Il romanzo introduce molti altri tratti destinati a rendere più comprensibile (e accettabile) la vicenda per la sensibilità occidentale: per esempio l’offesa più grave che Kira fa ad Asano diventa un’allusione salace alla moglie di lui. Il carattere di Oishi viene edulcorato per quanto riguarda il rapporto con la moglie e quello con la geisha.
Non pochi altri particolari vengono cambiati; nel romanzo, per esempio, Kira è un abile spadaccino, non un vile che rifiuta la possibilità di morire onorevolmente compiendo seppuku. Forse è questo il dettaglio che maggiormente allontana il protagonista del romanzo dall’etica reale del bushido, che richiedeva cortesia anche coi nemici – come, agli occhi di un samurai, è offrirgli la possibilità di morire onorevolmente suicidandosi.
Mitford, che scriveva poco dopo la restaurazione imperiale, impiega i titoli coi quali i personaggi venivano ufficialmente indicati in luogo dei loro nomi personali, e che vengono spiegati nelle note al testo. Forse credeva che si trattasse di veri e propri nomi; una sostituzione che del resto si riscontra talvolta anche oggi in Occidente.

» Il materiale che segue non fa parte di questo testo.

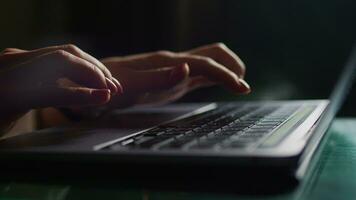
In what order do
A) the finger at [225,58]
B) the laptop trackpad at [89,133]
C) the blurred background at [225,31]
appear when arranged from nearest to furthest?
1. the laptop trackpad at [89,133]
2. the finger at [225,58]
3. the blurred background at [225,31]

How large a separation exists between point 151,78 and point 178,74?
5cm

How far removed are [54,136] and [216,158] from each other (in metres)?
0.25

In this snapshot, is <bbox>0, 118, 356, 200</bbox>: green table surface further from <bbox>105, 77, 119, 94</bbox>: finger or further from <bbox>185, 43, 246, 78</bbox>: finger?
<bbox>185, 43, 246, 78</bbox>: finger

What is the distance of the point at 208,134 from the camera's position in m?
0.47

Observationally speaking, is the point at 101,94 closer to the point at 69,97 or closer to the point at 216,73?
the point at 69,97

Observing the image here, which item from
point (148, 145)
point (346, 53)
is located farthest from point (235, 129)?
point (346, 53)

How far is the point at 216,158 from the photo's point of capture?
37 cm

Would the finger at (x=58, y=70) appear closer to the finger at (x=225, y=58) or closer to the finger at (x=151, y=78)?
the finger at (x=151, y=78)

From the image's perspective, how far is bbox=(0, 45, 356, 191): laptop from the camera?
359 millimetres

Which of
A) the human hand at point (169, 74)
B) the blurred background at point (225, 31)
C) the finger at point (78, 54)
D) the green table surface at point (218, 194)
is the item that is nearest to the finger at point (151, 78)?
the human hand at point (169, 74)

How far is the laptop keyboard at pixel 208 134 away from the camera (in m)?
0.41

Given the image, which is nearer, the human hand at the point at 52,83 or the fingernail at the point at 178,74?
the human hand at the point at 52,83

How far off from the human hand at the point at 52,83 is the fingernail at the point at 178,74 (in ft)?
0.43

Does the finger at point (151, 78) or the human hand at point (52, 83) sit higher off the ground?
the human hand at point (52, 83)
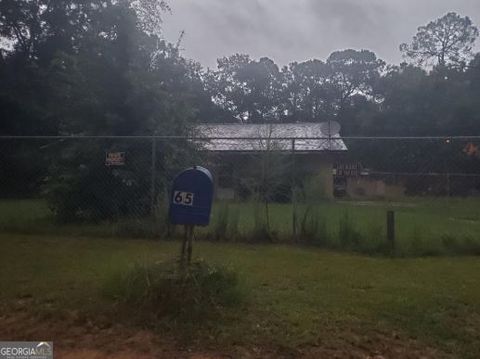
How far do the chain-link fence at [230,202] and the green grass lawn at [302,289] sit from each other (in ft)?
1.65

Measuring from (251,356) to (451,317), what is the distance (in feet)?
6.73

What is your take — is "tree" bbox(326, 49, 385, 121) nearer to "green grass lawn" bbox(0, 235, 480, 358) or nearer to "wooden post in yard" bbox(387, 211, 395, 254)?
"wooden post in yard" bbox(387, 211, 395, 254)

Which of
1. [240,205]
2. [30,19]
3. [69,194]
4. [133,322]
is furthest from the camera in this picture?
[30,19]

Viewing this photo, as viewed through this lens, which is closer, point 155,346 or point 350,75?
point 155,346

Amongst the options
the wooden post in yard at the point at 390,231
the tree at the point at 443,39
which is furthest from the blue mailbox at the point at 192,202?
the tree at the point at 443,39

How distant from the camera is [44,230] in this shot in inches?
358

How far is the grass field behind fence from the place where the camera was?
7777 millimetres

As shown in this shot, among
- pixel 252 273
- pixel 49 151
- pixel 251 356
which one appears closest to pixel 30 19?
pixel 49 151

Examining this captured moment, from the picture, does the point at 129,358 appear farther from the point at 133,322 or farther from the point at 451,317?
the point at 451,317
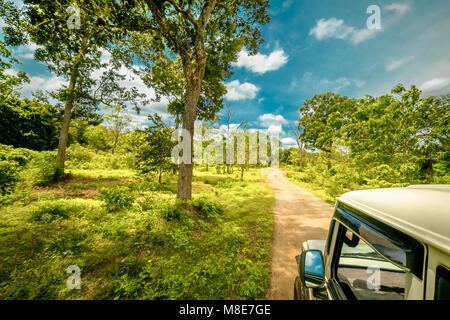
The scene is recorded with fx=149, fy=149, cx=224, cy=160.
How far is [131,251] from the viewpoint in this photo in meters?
3.94

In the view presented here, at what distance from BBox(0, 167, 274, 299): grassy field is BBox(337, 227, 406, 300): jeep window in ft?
6.67

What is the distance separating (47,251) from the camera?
12.0ft

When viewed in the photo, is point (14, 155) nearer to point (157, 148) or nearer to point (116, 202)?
point (116, 202)

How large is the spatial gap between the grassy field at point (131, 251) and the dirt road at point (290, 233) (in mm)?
257

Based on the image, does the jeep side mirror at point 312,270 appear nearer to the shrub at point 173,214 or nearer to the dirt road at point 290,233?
the dirt road at point 290,233

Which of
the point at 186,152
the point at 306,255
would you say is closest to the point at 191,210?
the point at 186,152

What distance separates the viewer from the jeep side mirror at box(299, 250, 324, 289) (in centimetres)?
146

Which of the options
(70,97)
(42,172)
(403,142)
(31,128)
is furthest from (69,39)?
(31,128)

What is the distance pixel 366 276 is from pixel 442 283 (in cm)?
141

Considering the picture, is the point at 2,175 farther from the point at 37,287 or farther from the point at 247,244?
the point at 247,244

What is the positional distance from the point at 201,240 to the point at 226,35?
32.1 feet

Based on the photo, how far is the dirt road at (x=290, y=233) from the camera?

Mitford fu la principale fonte di Borges per il racconto L’insolente maestro di cerimonie Kotsuké no Suké, tratto dalla sua Historia universal de la infamia, che costituisce la seconda appendice, e che completa il volume, rendendolo un libro di assoluto pregio, che non può mancare nella biblioteca di ogni appassionato del Giappone, dell’Oriente, ma anche della letteratura cavalleresca di ogni tempo.